== WORK TO COMPLETE ==
Copy the data word for word, starting at the line containing "What distance from the lens" and stopping after the line containing "Answer: 131750". Leave out the pictures.

(Dataset excerpt)
________________________

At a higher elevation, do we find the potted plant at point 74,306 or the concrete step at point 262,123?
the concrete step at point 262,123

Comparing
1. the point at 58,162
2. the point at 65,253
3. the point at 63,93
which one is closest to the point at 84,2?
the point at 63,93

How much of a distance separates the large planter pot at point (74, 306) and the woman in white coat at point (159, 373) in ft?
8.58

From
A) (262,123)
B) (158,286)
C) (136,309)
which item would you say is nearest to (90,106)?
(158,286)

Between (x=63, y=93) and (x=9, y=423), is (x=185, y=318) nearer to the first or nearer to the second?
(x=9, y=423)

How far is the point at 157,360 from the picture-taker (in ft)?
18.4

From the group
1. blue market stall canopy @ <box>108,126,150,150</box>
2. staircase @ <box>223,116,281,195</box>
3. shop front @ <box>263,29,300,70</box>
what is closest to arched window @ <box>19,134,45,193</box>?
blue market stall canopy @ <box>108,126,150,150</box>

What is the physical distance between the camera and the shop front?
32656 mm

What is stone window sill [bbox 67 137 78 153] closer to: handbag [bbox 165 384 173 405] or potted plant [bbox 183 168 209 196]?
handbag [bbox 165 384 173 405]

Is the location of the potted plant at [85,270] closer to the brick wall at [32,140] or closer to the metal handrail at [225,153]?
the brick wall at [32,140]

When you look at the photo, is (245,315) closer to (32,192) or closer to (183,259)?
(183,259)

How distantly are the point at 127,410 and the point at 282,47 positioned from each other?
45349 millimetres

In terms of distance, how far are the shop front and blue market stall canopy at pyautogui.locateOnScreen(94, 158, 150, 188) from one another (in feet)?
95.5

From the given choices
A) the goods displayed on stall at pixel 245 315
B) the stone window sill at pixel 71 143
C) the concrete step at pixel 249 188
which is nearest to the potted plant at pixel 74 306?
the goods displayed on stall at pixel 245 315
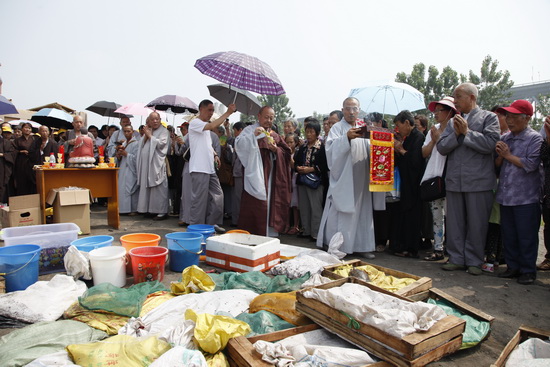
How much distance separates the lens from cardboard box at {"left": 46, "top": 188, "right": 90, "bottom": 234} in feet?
17.6

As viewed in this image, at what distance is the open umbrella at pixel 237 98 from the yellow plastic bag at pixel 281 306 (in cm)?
487

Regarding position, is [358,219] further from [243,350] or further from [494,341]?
[243,350]

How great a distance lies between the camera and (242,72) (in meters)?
5.57

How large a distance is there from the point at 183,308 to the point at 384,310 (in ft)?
5.09

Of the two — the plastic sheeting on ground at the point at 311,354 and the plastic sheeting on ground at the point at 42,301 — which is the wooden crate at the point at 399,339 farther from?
the plastic sheeting on ground at the point at 42,301

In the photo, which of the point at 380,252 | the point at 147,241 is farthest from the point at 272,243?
the point at 380,252

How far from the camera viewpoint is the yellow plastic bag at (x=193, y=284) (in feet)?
10.7

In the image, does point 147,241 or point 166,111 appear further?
point 166,111

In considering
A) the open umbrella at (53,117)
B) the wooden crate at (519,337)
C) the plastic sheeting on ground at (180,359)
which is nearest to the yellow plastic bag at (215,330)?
the plastic sheeting on ground at (180,359)

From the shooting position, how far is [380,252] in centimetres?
Result: 534

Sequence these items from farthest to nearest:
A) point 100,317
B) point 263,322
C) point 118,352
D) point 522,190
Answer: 1. point 522,190
2. point 100,317
3. point 263,322
4. point 118,352

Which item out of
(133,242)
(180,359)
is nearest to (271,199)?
(133,242)

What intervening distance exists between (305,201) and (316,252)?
5.91 feet

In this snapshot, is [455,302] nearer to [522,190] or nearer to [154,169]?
[522,190]
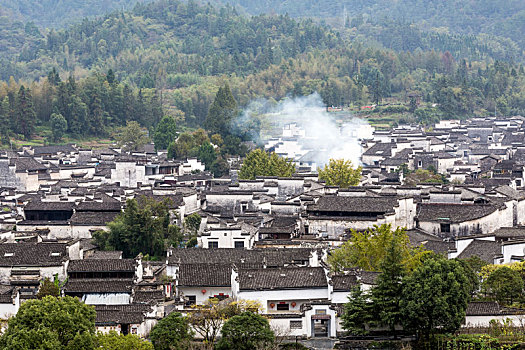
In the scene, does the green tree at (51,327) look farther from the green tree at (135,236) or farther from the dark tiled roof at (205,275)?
the green tree at (135,236)

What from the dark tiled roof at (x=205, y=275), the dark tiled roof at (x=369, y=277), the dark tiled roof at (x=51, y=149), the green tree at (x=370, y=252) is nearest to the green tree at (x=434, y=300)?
the dark tiled roof at (x=369, y=277)

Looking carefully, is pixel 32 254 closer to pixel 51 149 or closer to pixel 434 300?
pixel 434 300

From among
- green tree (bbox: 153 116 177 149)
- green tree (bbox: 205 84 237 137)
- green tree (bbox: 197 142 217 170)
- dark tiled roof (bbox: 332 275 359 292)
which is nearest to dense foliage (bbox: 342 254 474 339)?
dark tiled roof (bbox: 332 275 359 292)

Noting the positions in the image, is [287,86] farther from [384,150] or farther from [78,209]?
[78,209]

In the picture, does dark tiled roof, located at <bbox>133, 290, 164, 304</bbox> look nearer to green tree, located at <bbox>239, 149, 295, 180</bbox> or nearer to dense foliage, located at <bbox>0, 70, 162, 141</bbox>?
green tree, located at <bbox>239, 149, 295, 180</bbox>

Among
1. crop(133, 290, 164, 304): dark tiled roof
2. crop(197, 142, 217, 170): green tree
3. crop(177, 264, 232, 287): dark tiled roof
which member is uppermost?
crop(197, 142, 217, 170): green tree

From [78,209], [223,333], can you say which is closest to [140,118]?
[78,209]
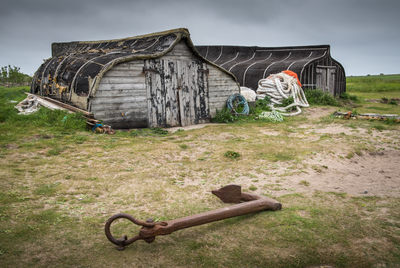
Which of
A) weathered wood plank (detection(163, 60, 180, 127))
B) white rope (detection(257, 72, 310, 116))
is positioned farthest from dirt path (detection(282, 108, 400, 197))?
white rope (detection(257, 72, 310, 116))

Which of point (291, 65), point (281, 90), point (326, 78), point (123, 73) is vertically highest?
point (291, 65)

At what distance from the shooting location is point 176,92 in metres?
11.3

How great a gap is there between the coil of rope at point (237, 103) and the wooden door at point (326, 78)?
7637 millimetres

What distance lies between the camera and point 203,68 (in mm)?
12039

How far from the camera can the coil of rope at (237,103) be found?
12867 millimetres

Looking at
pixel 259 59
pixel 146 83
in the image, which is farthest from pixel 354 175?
pixel 259 59

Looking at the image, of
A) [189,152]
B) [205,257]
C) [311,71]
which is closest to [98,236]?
[205,257]

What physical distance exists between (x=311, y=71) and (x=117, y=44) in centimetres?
1092

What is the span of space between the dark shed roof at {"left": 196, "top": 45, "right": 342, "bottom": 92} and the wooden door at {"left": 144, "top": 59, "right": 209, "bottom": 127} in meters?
7.36

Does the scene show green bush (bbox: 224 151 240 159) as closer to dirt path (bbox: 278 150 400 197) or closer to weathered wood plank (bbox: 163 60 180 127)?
dirt path (bbox: 278 150 400 197)

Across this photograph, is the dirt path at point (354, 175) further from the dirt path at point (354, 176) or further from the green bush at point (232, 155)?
the green bush at point (232, 155)

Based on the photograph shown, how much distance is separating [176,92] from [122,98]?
2083 mm

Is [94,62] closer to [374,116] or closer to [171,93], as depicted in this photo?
[171,93]

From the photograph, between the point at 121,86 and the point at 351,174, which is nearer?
the point at 351,174
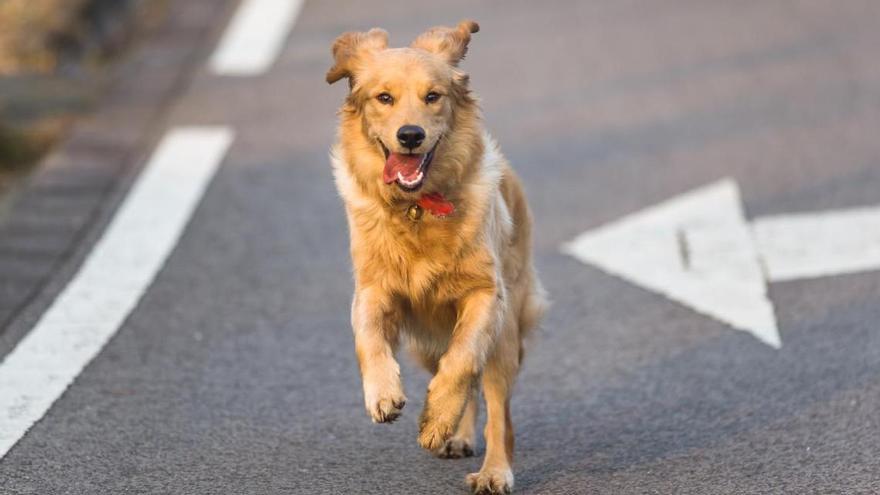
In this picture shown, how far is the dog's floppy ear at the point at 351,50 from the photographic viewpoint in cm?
654

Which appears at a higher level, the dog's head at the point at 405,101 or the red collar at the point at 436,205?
Answer: the dog's head at the point at 405,101

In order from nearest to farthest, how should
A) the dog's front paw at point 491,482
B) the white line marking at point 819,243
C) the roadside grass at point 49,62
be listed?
the dog's front paw at point 491,482 < the white line marking at point 819,243 < the roadside grass at point 49,62

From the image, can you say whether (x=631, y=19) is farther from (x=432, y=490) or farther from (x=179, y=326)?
(x=432, y=490)

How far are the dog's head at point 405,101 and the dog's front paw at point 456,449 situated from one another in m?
1.04

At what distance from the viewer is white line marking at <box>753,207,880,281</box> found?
8781 millimetres

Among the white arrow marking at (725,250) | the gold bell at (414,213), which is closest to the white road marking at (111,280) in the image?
the gold bell at (414,213)

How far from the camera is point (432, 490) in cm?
612

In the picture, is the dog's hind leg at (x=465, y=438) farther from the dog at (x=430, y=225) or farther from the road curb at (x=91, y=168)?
the road curb at (x=91, y=168)

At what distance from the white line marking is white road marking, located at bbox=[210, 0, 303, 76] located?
16.9 ft

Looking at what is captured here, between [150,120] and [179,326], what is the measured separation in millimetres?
3967

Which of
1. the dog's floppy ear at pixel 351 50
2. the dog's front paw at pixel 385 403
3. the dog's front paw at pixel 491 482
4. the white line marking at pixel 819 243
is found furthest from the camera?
the white line marking at pixel 819 243

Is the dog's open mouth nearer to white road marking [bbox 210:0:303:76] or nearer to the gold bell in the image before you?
the gold bell

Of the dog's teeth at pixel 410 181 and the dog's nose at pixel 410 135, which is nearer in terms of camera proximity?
the dog's nose at pixel 410 135

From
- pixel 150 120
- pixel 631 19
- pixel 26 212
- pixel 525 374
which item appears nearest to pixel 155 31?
pixel 150 120
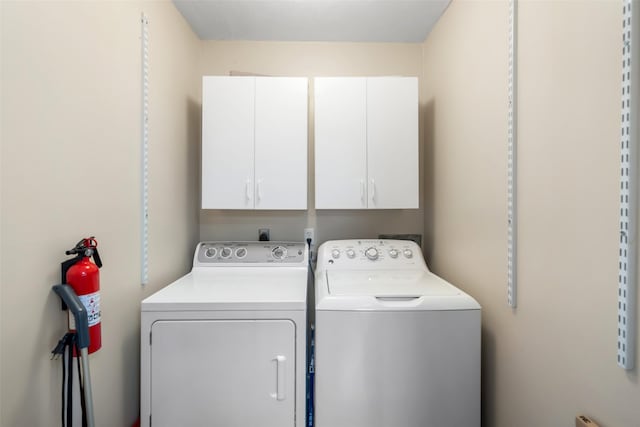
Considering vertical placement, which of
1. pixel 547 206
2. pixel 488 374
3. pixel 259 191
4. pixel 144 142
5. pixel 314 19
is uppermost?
pixel 314 19

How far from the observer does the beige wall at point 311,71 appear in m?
2.05

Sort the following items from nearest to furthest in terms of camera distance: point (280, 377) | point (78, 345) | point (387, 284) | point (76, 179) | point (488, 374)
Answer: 1. point (78, 345)
2. point (76, 179)
3. point (280, 377)
4. point (488, 374)
5. point (387, 284)

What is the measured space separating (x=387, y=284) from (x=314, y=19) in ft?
5.40

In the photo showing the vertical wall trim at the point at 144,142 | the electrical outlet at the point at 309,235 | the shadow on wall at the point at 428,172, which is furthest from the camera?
the electrical outlet at the point at 309,235

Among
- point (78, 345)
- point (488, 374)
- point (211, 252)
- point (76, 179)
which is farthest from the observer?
point (211, 252)

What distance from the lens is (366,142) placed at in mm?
1749

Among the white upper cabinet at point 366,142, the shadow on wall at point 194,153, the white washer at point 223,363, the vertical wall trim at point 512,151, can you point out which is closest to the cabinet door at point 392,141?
the white upper cabinet at point 366,142

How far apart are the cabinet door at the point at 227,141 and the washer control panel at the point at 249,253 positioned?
0.97 ft

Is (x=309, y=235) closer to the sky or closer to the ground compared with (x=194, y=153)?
closer to the ground

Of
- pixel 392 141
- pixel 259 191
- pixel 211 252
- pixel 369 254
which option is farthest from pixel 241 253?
pixel 392 141

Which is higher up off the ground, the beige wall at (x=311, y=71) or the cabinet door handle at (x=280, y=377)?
the beige wall at (x=311, y=71)

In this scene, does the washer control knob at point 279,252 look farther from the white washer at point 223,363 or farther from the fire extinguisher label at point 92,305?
the fire extinguisher label at point 92,305

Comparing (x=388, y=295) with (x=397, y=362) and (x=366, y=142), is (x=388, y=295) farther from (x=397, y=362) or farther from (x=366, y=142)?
(x=366, y=142)

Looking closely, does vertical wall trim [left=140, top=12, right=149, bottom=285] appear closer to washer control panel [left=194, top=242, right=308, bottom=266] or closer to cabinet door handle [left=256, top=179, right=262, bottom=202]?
washer control panel [left=194, top=242, right=308, bottom=266]
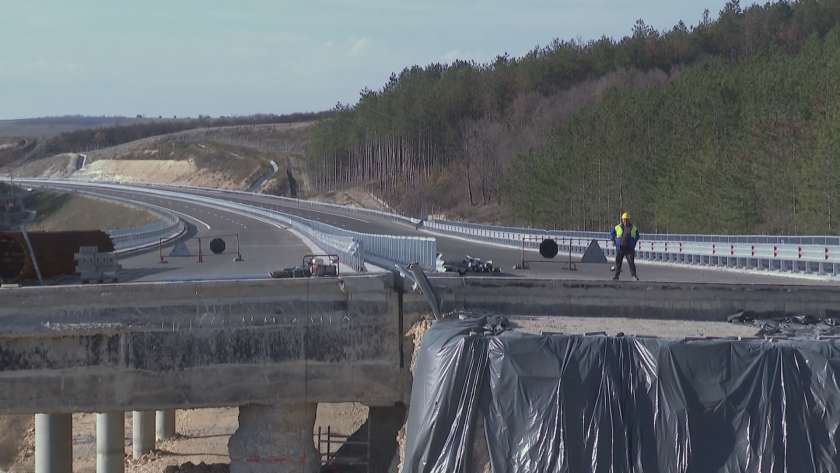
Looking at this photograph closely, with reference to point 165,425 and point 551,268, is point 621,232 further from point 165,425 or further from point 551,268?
point 551,268

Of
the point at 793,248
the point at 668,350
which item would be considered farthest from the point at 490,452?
the point at 793,248

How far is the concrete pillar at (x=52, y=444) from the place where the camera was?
56.5 ft

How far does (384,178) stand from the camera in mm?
Answer: 131750

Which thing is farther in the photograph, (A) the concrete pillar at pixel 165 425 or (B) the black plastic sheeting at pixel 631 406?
(A) the concrete pillar at pixel 165 425

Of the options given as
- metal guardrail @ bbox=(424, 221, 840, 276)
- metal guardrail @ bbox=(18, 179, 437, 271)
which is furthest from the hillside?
metal guardrail @ bbox=(18, 179, 437, 271)

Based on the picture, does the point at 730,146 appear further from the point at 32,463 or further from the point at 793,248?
the point at 32,463

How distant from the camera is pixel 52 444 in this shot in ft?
56.8

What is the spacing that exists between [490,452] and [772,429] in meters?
3.37

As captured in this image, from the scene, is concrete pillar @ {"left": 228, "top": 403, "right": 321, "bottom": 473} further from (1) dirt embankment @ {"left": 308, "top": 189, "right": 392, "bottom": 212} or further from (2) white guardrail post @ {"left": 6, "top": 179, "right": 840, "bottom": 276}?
(1) dirt embankment @ {"left": 308, "top": 189, "right": 392, "bottom": 212}

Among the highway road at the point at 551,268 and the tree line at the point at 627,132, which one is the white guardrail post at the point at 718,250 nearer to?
the highway road at the point at 551,268

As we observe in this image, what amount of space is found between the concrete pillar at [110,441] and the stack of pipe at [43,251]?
347cm

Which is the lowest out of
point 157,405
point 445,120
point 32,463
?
point 32,463

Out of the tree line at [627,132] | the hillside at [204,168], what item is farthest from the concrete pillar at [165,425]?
the hillside at [204,168]

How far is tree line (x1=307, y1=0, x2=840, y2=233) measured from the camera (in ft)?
177
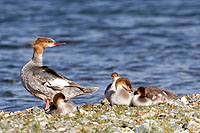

________________________

== CORRECT OUTPUT ==
What distance from the lens is (366,142) placed at in mm?
1749

Among the white upper cabinet at point 366,142, the shadow on wall at point 194,153, the white washer at point 223,363, the vertical wall trim at point 512,151, can you point out which is closest to the cabinet door at point 392,141?
the white upper cabinet at point 366,142

How far apart are the cabinet door at the point at 227,141 and the washer control panel at the point at 249,253 positioned?
0.97 ft

Is (x=309, y=235) closer to the sky or closer to the ground compared with (x=194, y=153)?
closer to the ground

Of
- pixel 392 141
- pixel 259 191
- pixel 211 252
- pixel 369 254
which option is farthest from pixel 241 253?
pixel 392 141

Which is higher up off the ground, the beige wall at (x=311, y=71) or the cabinet door handle at (x=280, y=377)?
the beige wall at (x=311, y=71)

In this scene, does the washer control knob at point 279,252 look farther from the white washer at point 223,363 or farther from the fire extinguisher label at point 92,305?
the fire extinguisher label at point 92,305

Comparing (x=388, y=295) with (x=397, y=362) and (x=366, y=142), is (x=388, y=295) farther from (x=397, y=362) or farther from (x=366, y=142)?
(x=366, y=142)

Looking closely, does vertical wall trim [left=140, top=12, right=149, bottom=285] appear closer to washer control panel [left=194, top=242, right=308, bottom=266] or closer to cabinet door handle [left=256, top=179, right=262, bottom=202]?
washer control panel [left=194, top=242, right=308, bottom=266]
Looking at this photograph closely, with reference to point 165,425 and point 551,268, is point 621,232 further from point 165,425 or further from point 551,268?
point 551,268

Of
the point at 793,248
the point at 668,350
which item would be considered farthest from the point at 490,452?
the point at 793,248

How far is the concrete pillar at (x=52, y=444) from the place where the camera was?
56.5 ft

How far does (384,178) stand from the camera in mm?
Answer: 131750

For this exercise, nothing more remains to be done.